ЧТО НУЖНО СДЕЛАТЬ =
1) Определите, согласуются ли утверждения (а), (б) и (в) с отрывком воспоминаний о приезде в Зимний дворец. Каждый ответ дайте словом «да» или «нет» и подкрепите точной цитатой из отрывка. (а) Автор воспоминаний подъехал к дворцу в девять часов вечера. (б) Подъездом ее величества могли пользоваться все гости дворца. (в) Придворные лакеи лили духи на раскаленные чугунные совки.
2) Продолжите отрывок воспоминаний о приезде в Зимний дворец, начав сразу после его последнего предложения.

ИЗВЛЕЧЁННЫЙ ТЕКСТ =
>>>
Содержание
«Военная Литература»
Мемуары

Книга вторая

Глава первая.

Отъезд на войну

Вечером 26 января 1904 года ровно в девять часов я подъехал в санях на нашем доморощенном рысаке Красавчике к подъезду Зимнего дворца со стороны Дворцовой площади. Право входа во дворец с этого подъезда, носившего название подъезда ее величества, являлось привилегией дам, мужчин, имевших придворное звание, и офицеров кавалергардского полка. Все прочие гости съезжались во дворец с так называемого Крещенского подъезда, со стороны Невы, и там обычно шла толкотня и неразбериха с шинелями при разъезде. На нашем все было элегантно и чинно. Я вошел одним из первых, и придворные лакеи в расшитых золотом красных фраках еще проходили по лестнице, убранной мягким пушистым ковром, и лили из бутылок на раскаленные чугунные совки придворные духи, распространявшие какой-то специальный, присущий дворцу аромат.

Скинув николаевскую, то есть образца, установленного при Николае I, шинель с бобровым воротником, я стал подниматься во второй этаж.
<<<
ЗАПИСАННЫЕ СВЕДЕНИЯ =
>>>
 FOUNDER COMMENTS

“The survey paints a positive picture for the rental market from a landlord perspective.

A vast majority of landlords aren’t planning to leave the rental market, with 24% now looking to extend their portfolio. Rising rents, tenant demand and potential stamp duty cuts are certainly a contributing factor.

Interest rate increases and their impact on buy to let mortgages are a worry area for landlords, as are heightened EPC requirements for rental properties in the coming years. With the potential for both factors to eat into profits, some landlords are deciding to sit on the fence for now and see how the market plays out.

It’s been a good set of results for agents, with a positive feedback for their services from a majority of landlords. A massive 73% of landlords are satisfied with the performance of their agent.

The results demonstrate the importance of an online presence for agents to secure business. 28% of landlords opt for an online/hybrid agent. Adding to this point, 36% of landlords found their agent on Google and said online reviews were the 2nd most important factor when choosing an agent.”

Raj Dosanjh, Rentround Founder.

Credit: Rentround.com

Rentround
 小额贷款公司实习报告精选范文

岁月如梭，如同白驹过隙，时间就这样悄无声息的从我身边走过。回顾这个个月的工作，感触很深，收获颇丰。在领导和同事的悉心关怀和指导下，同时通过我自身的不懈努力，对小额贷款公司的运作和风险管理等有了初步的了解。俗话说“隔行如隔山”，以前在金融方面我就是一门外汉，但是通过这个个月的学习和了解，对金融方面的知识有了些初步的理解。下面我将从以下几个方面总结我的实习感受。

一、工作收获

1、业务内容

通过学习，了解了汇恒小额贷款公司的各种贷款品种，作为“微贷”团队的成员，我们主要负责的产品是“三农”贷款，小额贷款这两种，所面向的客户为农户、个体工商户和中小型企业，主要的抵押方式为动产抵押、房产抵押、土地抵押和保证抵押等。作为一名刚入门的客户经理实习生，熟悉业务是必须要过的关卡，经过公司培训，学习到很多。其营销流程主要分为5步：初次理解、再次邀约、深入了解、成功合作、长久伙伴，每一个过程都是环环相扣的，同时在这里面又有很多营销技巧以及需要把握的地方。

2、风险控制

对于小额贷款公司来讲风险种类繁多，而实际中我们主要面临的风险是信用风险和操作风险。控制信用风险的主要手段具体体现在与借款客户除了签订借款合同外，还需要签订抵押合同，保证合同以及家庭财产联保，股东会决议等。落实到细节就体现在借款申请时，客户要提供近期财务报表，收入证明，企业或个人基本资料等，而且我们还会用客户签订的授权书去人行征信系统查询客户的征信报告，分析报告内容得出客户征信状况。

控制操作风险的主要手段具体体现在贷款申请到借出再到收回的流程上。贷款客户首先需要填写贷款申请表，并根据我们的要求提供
<<<
ОТВЕТЫ К УПРАЖНЕНИЮ =
1)
(а) Да: «Вечером 26 января 1904 года ровно в девять часов я подъехал в санях».
(б) Нет: «Все прочие гости съезжались во дворец с так называемого Крещенского подъезда, со стороны Невы».
(в) Да: «лили из бутылок на раскаленные чугунные совки придворные духи».

2)
На всех площадках и поворотах стояли псари императорской охоты в расшитых галунами кафтанах темно-зеленого цвета. За громадной стеклянной дверью, отделявшей лестницу от первого небольшого зала второго этажа, я прошел мимо парных часовых-великанов, солдат лейб-гвардии Измайловского полка; мне казалось, что еще вчера я стоял пажом на этом самом посту. Но я был уже кавалергардским штаб-ротмистром в красном колете с академическим значком на груди, и, вместо смазных сапог с хорошим запахом дегтя, на мне были лакированные ботинки с тупыми бальными шпорами без колесиков. Измайловцы лихо отдали мне честь по-ефрейторски, и через минуту я уже очутился в полукруглом угловом зале, в котором, неизвестно с каких пор и зачем, стояла пушка. Здесь я когда-то провел много дней и ночей во внутреннем кавалергардском карауле. Кавалергарды стояли все на том же месте и по случаю бала были одеты в дворцовую парадную форму, в медных касках с орлами.

Я продолжал путь через так называемую большую галерею, в которую с левой стороны выходили двери из внутренних царских покоев. На противоположной стороне во всю длину этого широкого коридора [138] висели громадные портреты выдающихся государственных и военных деятелей прежних времен. Как обычно, я задержался лишь перед портретом моего деда, Павла Николаевича, спокойно смотревшего на меня из-под нависших век.

В круглом зале, так называемой ротонде, со мной, как с бывшим камер-пажом императрицы, приветливо раскланялись нарядные скороходы в шляпах с плюмажами из страусовых перьев и придворный негр-великан в белой чалме. Со времен Петра I негр считался ближайшим телохранителем царской особы.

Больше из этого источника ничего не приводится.